About those black holes ...
The black holes that may (or may not) be generated by the Large Hadron Collider would have theoretical rather than practical applications.
The black holes that may (or may not) be generated by the Large Hadron Collider would have theoretical rather than practical applications.
If the collider's detectors turn
up evidence of black holes, that would suggest that gravity is stronger on a
subatomic scale than it is on the distance scales scientists have been able to
measure so far. That, in turn, would support the weird idea that we live in a
10- or 11-dimensional universe, with some of the dimensions rolled up so
tightly that they can't be perceived.
Some theorists say the idea would
explain why gravity is so much weaker than the universe's other fundamental
forces — for example, why a simple magnet can match the entire Earth's
gravitational force pulling on a paper clip. These theorists suggest that much
of the gravitational field is "leaking out" into the extra
dimensions.
"It will be extremely
exciting if the LHC did produce black holes," CERN theoretical physicist
John Ellis said. "OK, so some people are going to say, 'Black holes?

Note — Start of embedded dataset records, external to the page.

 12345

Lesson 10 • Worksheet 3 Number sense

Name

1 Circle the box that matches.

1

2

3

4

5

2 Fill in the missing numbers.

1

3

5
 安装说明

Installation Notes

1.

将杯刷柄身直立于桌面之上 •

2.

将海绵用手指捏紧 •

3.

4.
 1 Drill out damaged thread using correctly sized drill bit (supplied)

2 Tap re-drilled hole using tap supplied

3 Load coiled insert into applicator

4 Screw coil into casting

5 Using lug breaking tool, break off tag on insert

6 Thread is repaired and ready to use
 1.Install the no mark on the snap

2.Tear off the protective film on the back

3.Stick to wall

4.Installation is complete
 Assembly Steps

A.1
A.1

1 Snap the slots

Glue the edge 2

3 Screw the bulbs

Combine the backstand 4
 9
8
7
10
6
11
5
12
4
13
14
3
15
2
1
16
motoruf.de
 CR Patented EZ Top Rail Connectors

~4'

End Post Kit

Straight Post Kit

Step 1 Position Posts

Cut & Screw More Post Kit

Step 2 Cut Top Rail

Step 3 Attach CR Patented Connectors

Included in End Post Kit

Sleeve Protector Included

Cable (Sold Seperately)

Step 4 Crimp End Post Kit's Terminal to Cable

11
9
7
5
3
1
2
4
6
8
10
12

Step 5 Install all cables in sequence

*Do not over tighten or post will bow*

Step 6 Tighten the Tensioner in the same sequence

Those big things eating up stars?' No. These are microscopic, tiny little black
holes. And they’re extremely unstable. They would disappear almost
as soon as they were produced."
Not everyone is convinced that the
black holes would disappear. "It doesn't have to be that way," said
Walter Wagner, a former radiation safety officer with a law degree who is one
of the plaintiffs in the federal lawsuit. Despite a series of reassuring
scientific studies, Wagner and others insist that the black holes might not
fizzle out, and they fear that the mini-singularities produced by the Large
Hadron Collider will fall to the center of the earth, grow larger and swallow
more and more of Earth's matter
2 comments:
And the atom bomb would ignite the atmosphere...
And vaccinating your child causes Autism...
And stem cell research kills babies...
And dancing causes rain...
Check Google for a good graphic today.
I, for one, am glad that there is a place for theoretical research. It's worth a black hole or two.
Art
And you call ME paranoid?????
Where's Football Girl when I need her?